In Situ Investigation of Intercellular Signal Transduction Based on Detection of Extracellular pH and ROS by Scanning Electrochemical Microscopy

Intercellular signal transduction plays an important role in the regulation of biological activities. Herein, a Transwell chamber-based two-layer device combined with scanning electrochemical microscopy (SECM) technology has been proposed for in situ investigation of intercellular signal transduction.
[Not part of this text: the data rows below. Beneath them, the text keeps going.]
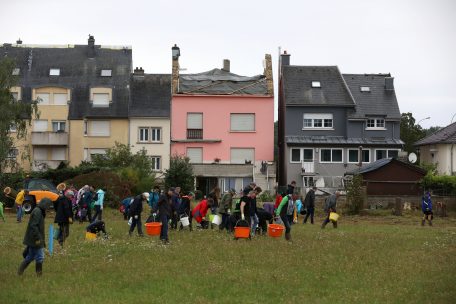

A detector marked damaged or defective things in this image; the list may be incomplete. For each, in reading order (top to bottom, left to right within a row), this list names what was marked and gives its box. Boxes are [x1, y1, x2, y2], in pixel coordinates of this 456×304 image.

damaged roof [177, 68, 268, 95]
damaged roof [416, 121, 456, 146]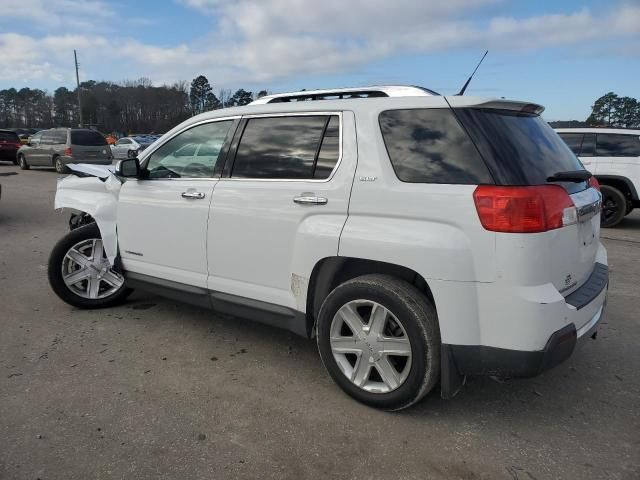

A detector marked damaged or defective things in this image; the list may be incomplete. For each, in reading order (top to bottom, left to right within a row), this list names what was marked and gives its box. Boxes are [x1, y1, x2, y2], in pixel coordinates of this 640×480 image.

damaged front end [54, 164, 123, 262]
crumpled front fender [54, 173, 123, 264]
The cells in the device were cultured on two layers: the lower layer was for signaling cells, and the upper layer was for signal-receiving cells. The extracellular pH (pHe) and ROS (reactive oxygen species, ROSe) were in situ monitored by SECM potentiometric mode and SECM-MPSW (multipotential step waveform), respectively. When the signaling cells, including MCF-7, HeLa, and HFF cells, were electrically stimulated, the ROS release of the signal-receiving cells was promoted. By detecting the pH at the cell surface, it was found that more H+ generated by the signaling cells and two cell layers at a shorter distance could both cause the signal-receiving cells to release more ROS, revealing that H+ is one of the signaling molecules of intercellular communication. This SECM-based in situ monitoring strategy provides an effective way to investigate intercellular signal transduction and explore the corresponding mechanism.

Automated summary

A Transwell chamber-based two-layer device combined with scanning electrochemical microscopy (SECM) technology was used for in situ investigation of intercellular signal transduction. The cells in the device were cultured on two layers, with the lower layer for signaling cells and the upper layer for signal-receiving cells. By monitoring the extracellular pH (pHe) and ROS release with SECM, it was found that H+ generated by the signaling cells and a shorter distance between the two cell layers both promoted the release of ROS in the signal-receiving cells, indicating H+ as a signaling molecule of intercellular communication. This SECM-based in situ monitoring strategy provides an effective method to study intercellular signal transduction and explore the underlying mechanism.